Half an hour, he said. And this would be over.

Nothing bad would happen. He promised.

She waited until she thought she could make out Jago’s shadow emerging from the trees. When rangers shone the torches, she could see a few of the people pointing black boxes at the sky, and hear the young boys yelling as a high-pitched tutting noise over the airwaves indicated a bat. All faces pointed upwards. Small groups started to scatter left and right in the darkness as bats were spotted, the two rangers accompanying some of them. It was then that she saw Jago do it. The dark outline of his head moved beside the two au pairs, who were standing nervously at the edge, presumably too polite to ask someone to share their bat detector with them.

She saw the shape of the Spanish girl’s nose as she turned towards Jago, and Jago’s cheekbones lift as he smiled and handed her his bat detector, checking the other rangers weren’t looking over. The second au pair turned, and the three of them spoke.

Kate started to move as well as she could in the blackness of the woods. Uneasily, she crept to the rangers’ hut, then down behind the cricket field.

She stole along the boundary, holding onto tree branches, deep in the shadows. The shouts of the bat-watchers drifted across the cricket field from different directions now, fifty yards apart. She could make out the young boys in the middle of the field with some sort of neon glowsticks snapped to their wrists, running around randomly, yelling and playfighting.

Kate felt her way to the scoreboard and settled herself behind it.

From here, she could make out the distant outline of the wildlife hut again. So many happy memories with Jack in this place destroyed.

The men who killed Hugo would not leave her mind.

She pictured them for the first time in years, leering and swearing at her in court.

Those angry fists they gestured with, the hands that had ended Hugo’s life so cruelly.
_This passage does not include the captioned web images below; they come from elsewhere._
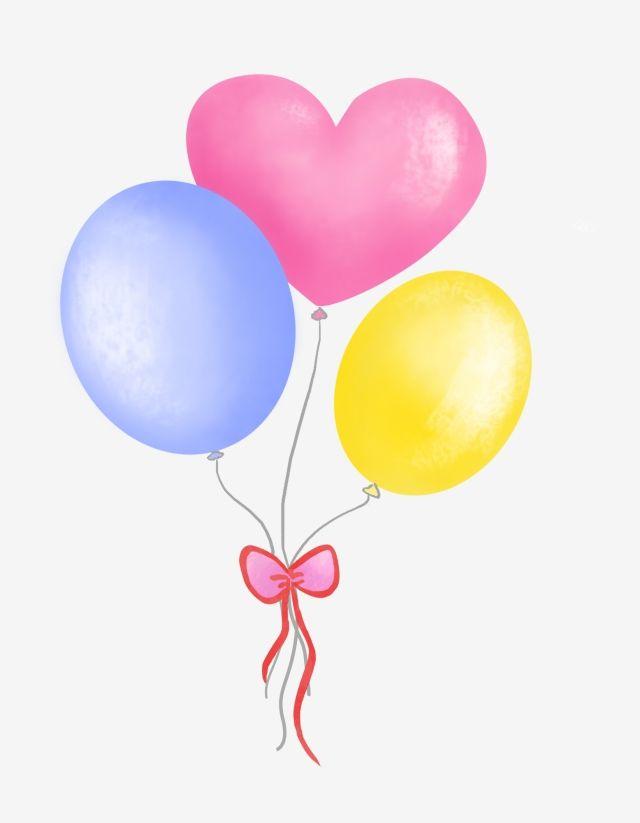 بالون أحمر بالون على شكل قلب بالون أصفر الرسوم التوضيحية الرسوم المتحركة بالون جميل التوضيح بالون الأحمر بالون على شكل قلب Png وملف Psd للتحميل مجانا Balloon Illustration Balloon Cartoon Yellow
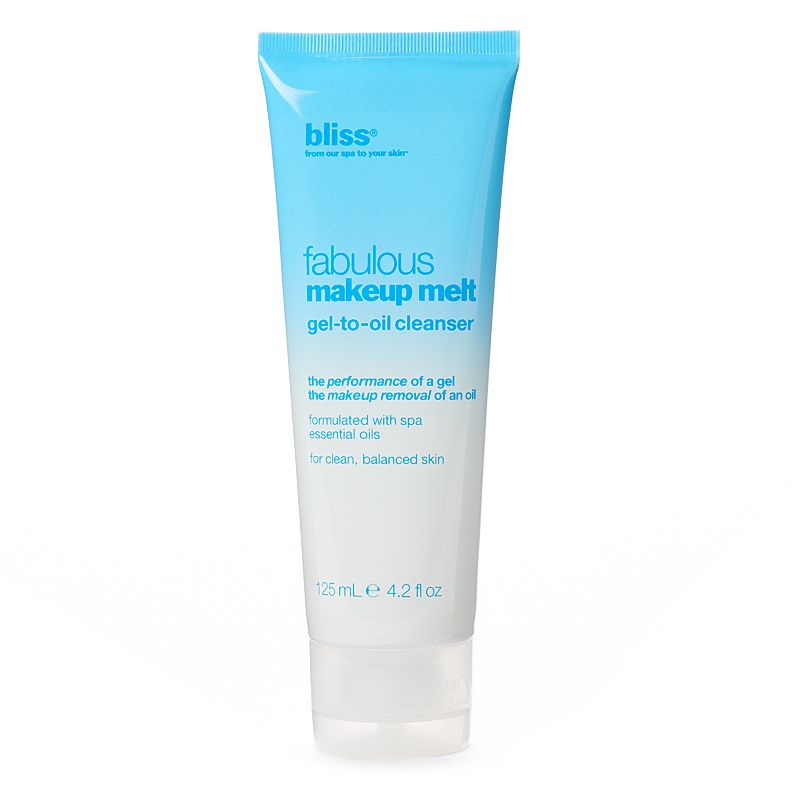 bliss Fabulous Makeup Melt Gel-to-Oil Cleanser
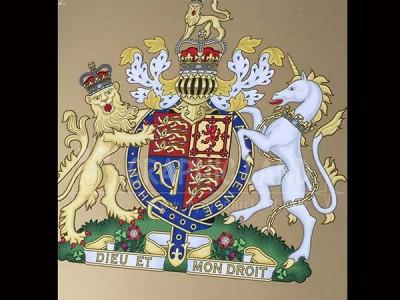 impression sur cuivre, Ambassade Grande Bretagne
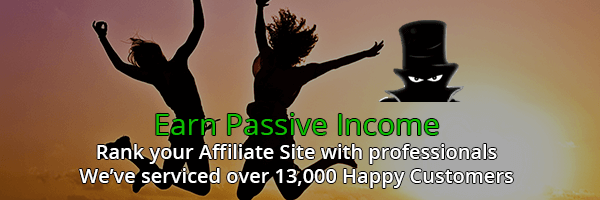 Rank Your Affiliate Site And Start Earning Passive Monthly Income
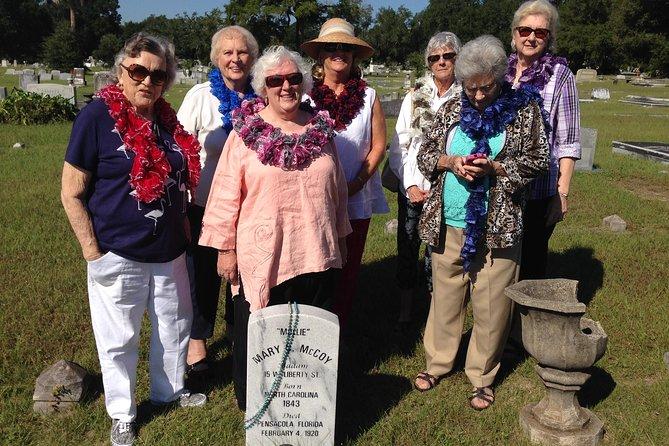 Pensacola Walking Cemetery Tour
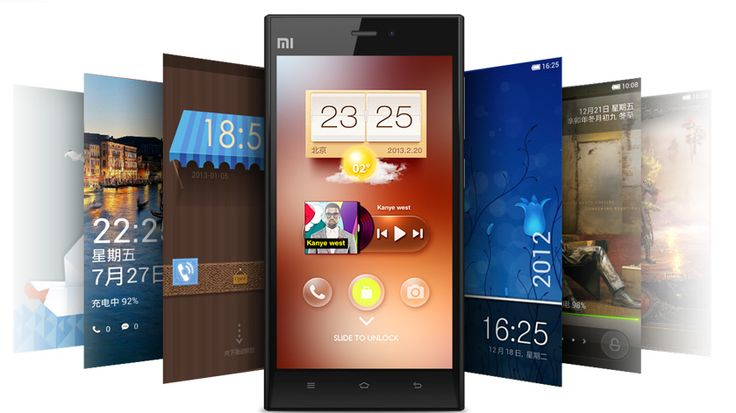 Pros and Cons of Xiaomi Mi 3   A Droid Club
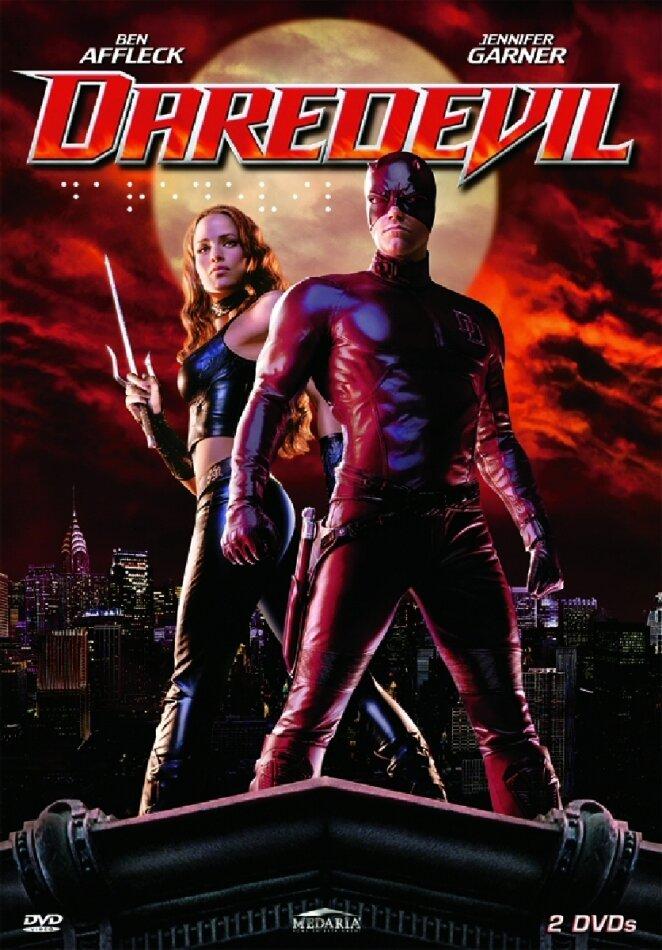 Daredevil (2003) (2 DVDs)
All Hugo had ever done was be true to his heart, and loyal to his family. He had tried to lead a good life, and they had ripped it to shreds, like animals.

Curiously, Kate regarded the groups of bat-watchers.

It was an intriguing sensation, Jago was right.

None of them knew she was here.

She was the shape in the shadows, the noise in the wardrobe.

She was the one in the dark, waiting.

Just for a moment, she shut her eyes to see how it felt.

She opened them at the sound of Jago’s voice drifting towards her.

‘You’re right, well done. I’m Irish.’

She realized the Spanish au pair was answering him in heavily accented English.

‘Ah. From Dublin, maybe?’

‘Very good!’ she heard Jago exclaim. ‘Not many people would get that first time.’

He was flattering the girl, Kate realized. Drawing her and her friend towards Kate. She peeked out from the scoreboard and saw Jago had taken them quite some distance from the crowd.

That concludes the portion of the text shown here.